■ **Task set**:
- a) In the article on the AIPAC investigation, who convened the grand jury?
- b) Using the article on the AIPAC investigation, mark each statement yes or no, and quote the words from the article that decide it: (i) The first FBI raid on AIPAC headquarters took place in December 2004. (ii) Rosen and Weissman were placed on paid leave in January. (iii) Files belonging to Rosen and Weissman were confiscated.
- c) Carry on the article on the AIPAC investigation past its last sentence.

■ **Document excerpt**:
++++++++

Dual Loyalties

My opinion on the people who shape our world

Sunday, March 27, 2005

Jerusalem Post | Israel pushes cover-up of AIPAC/AEI/Franklin/Ciralsky Spy Case

Jerusalem Post | Breaking News from Israel, the Middle East and the Jewish World: "Mar. 27, 2005 2:14 | Updated Mar. 27, 2005 6:39
AIPAC officials appear before grand jury

Top officials at the American Israel Public Affairs Committee have appeared before a grand jury and two senior staffers have been placed on paid leave in the latest developments in the federal investigation of the pro-Israel lobby for allegedly passing classified information to Israel, according to multiple sources with direct knowledge of the case.

At the same time, the Pentagon staffer at the center of the allegations, accused of espionage by the FBI and then pressured into an alleged FBI "sting" against AIPAC, has been quietly rehired by the Pentagon, over the FBI's objections.

Sources close to the investigation, while confirming these details, say they do not foresee an imminent resolution before AIPAC's annual policy conference that begins May 22, squelching rumors swirling around Washington in recent weeks.

The investigation came to light last August with an FBI raid of AIPAC's Washington headquarters. Files belonging to two senior staffers, policy director Steve Rosen and Iran specialist Keith Weissman, were confiscated.

News of the raid was leaked to CBS News as it was happening, igniting worldwide media coverage and speculation about a "nest of Pollardites," a reference to an American Jewish naval analyst who was convicted in 1986 of spying for Israel.

Allegations soon surfaced that Rosen and Weissman had accepted classified information on Iran in 2003 from Larry Franklin, an Iran analyst for the Pentagon.

The FBI launched another raid on AIPAC headquarters in December 2004.

They also issued grand jury subpoenas to four top staffers: Howard Kohr, the group's executive director; Richard Fishman, the managing director; Renee Rothstein, the communications director; and Raphael Danziger, the research director.

In late January or early February, sources say, at least several of the four testified before the grand jury. AIPAC would not comment on the proceedings of the grand jury, which was convened by US Attorney Paul McNulty, the federal prosecutor in eastern Virginia.

Rosen and Weissman were placed on paid leave in January. At around the same time, Franklin returned to the Pentagon in a "non-sensitive position," sources said.

Franklin, who had been threatened with an espionage indictment by FBI assistant director David Szady's counterintelligence division, was pressured into acting as an FBI informant against AIPAC, according to multiple sources with direct knowledge of the FBI's tactics against Franklin. In a previous case involving a CIA staff attorney, Szady had been publicly accused of targeting Jews with security investigations.

++++++++

■ **Material provided**:
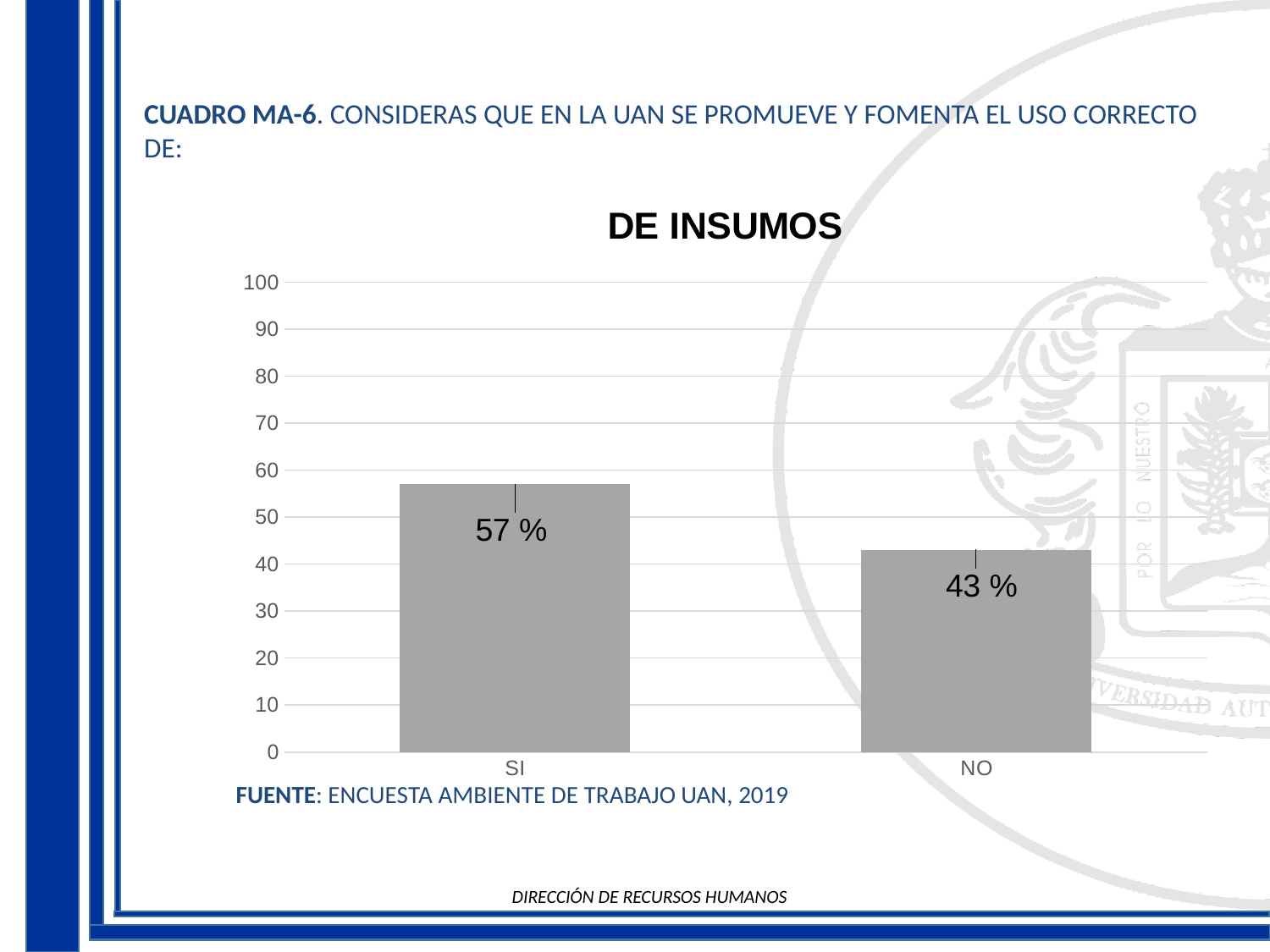
Which category has the highest value? SI Which is larger, the value for SI or the value for NO? SI What is the value for NO? 43 % How many categories are shown on the x axis? 2 What is the title of the chart? DE INSUMOS What is the difference between the values for SI and NO? 14 % What kind of chart is shown on the slide? bar chart What is the highest value shown on the y axis? 100 Which category has the lowest value? NO Is the value for SI greater or less than 50? greater What is the value for SI? 57 % Is the value for NO greater or less than 50? less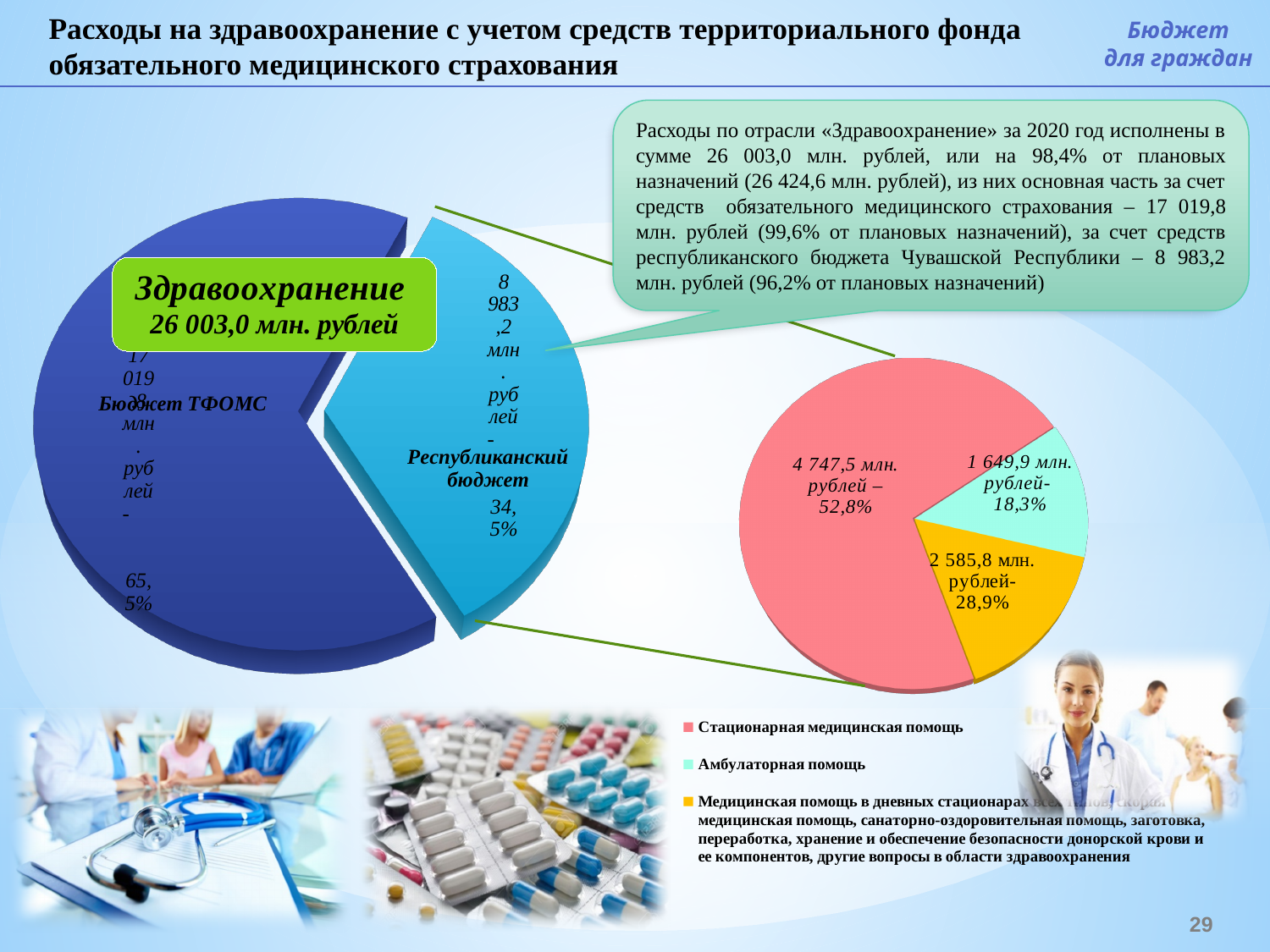
On the right pie chart, what is the value for Амбулаторная помощь in млн. рублей? 1 649,9 млн. рублей On the right pie chart, what share does the yellow slice (Медицинская помощь в дневных стационарах...) account for? 28,9% What total value is shown in the green box over the left pie chart for Здравоохранение? 26 003,0 млн. рублей On the left pie chart, which slice is larger, Бюджет ТФОМС or Республиканский бюджет? Бюджет ТФОМС On the left pie chart, what is the value shown for Республиканский бюджет in млн. рублей? 8 983,2 млн. рублей How many slices does the left pie chart have? 2 On the left pie chart, what share does Республиканский бюджет account for? 34,5% On the right pie chart, what is the difference in percentage points between Стационарная медицинская помощь and Амбулаторная помощь? 34,5 On the right pie chart, what share does Стационарная медицинская помощь account for? 52,8% On the right pie chart, which category has the smallest share? Амбулаторная помощь What type of chart is the right chart? Pie chart On the left pie chart, what share does Бюджет ТФОМС account for? 65,5%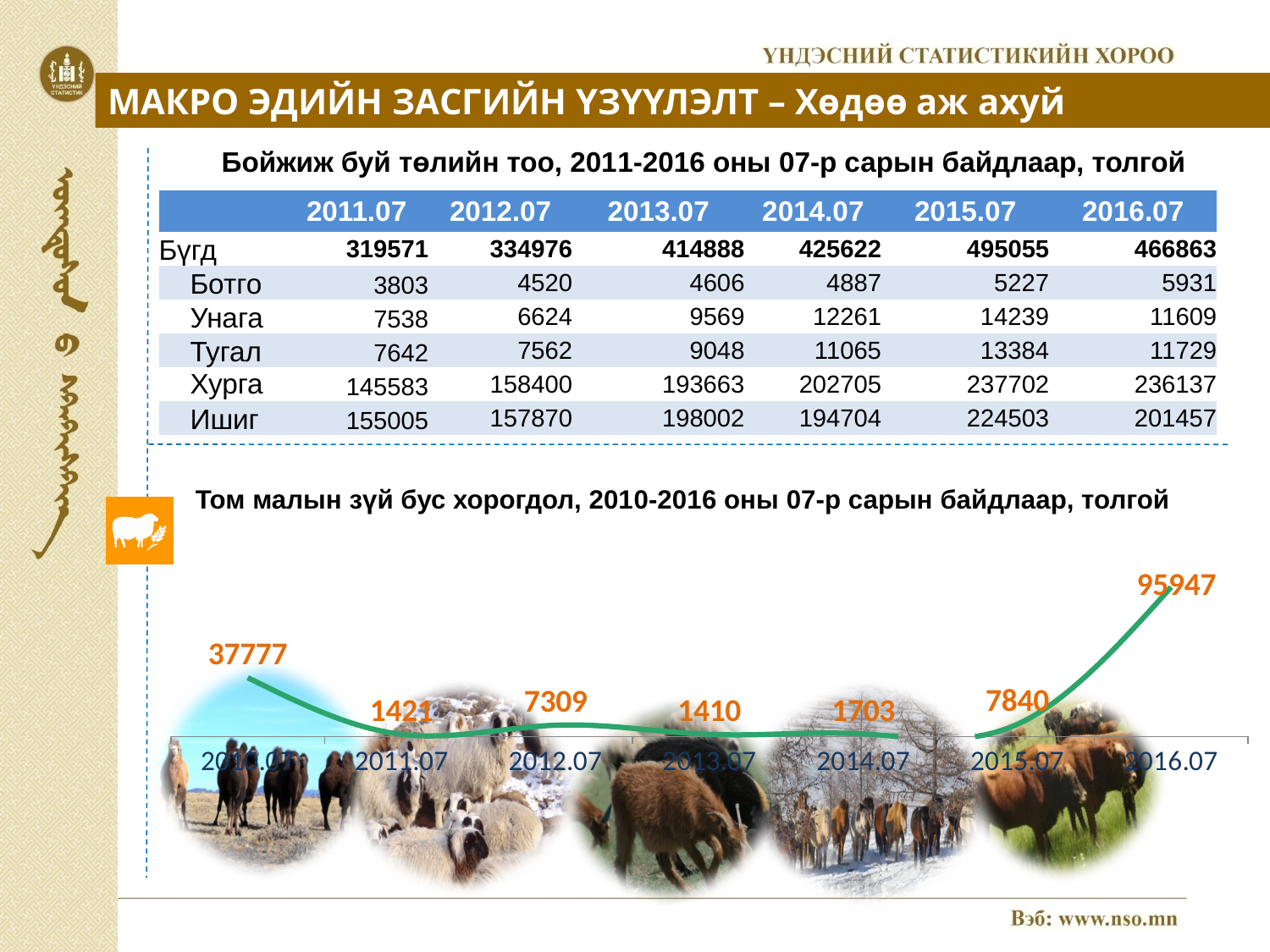
How many data points are plotted in the line chart 'Том малын зүй бус хорогдол'? 7 In the line chart 'Том малын зүй бус хорогдол', what is the value for 2015.07? 7840 In the line chart 'Том малын зүй бус хорогдол', which is larger, the value for 2011.07 or the value for 2014.07? 2014.07 In the line chart 'Том малын зүй бус хорогдол', which period has the lowest value? 2013.07 In the line chart 'Том малын зүй бус хорогдол', what is the value for 2010.07? 37777 In the line chart 'Том малын зүй бус хорогдол', what is the value for 2016.07? 95947 In the line chart 'Том малын зүй бус хорогдол', what is the value for 2012.07? 7309 In the line chart 'Том малын зүй бус хорогдол', what is the difference between the values for 2010.07 and 2011.07? 36356 In the line chart 'Том малын зүй бус хорогдол', what is the difference between the values for 2016.07 and 2015.07? 88107 In the line chart 'Том малын зүй бус хорогдол', which period has the highest value? 2016.07 In the line chart 'Том малын зүй бус хорогдол', does the value rise or fall from 2015.07 to 2016.07? rise What kind of chart is shown at the bottom of the slide under the title 'Том малын зүй бус хорогдол'? line chart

++++++++

■ **Numbered responses**:
- a) US Attorney Paul McNulty, the federal prosecutor in eastern Virginia, convened it.

- b)
(i) No. "The investigation came to light last August with an FBI raid of AIPAC's Washington headquarters."
(ii) Yes. "Rosen and Weissman were placed on paid leave in January."
(iii) Yes. "Files belonging to two senior staffers, policy director Steve Rosen and Iran specialist Keith Weissman, were confiscated."

- c)
"I think that shows that Franklin was never any sort of espionage threat," a source close to Franklin said. Franklin has been described as over-eager but intensely patriotic.

"Franklin was obviously more of a victim than a threat," said one source intimately familiar with the government's case against Franklin.

Szady told a contact that Franklin's rehiring by the Pentagon was not "our call," and was done over the FBI's strenuous objections. An FBI spokesman refused to comment on the rehiring.

Franklin has not been called to testify before the grand jury, nor have there been significant discussions or even contacts about a plea or a resolution, according to sources familiar with the Justice Department's case against Franklin.

"Nothing is happening, and Franklin is back at work," said a source familiar with the FBI's investigation.

Rumors have swirled that something was about to happen in the case before AIPAC's policy conference, but key sources familiar with the case say no resolution of the case "seems possible" by then – barring an unforeseen development.

Scheduled out-of-state travel for key individuals could make settlement negotiations difficult, sources say. Multiple sources associated with Franklin and the prosecution's cases confirm that genuine settlement discussions are not yet even under way.

AIPAC also was clamping down on any speculation about the latest developments.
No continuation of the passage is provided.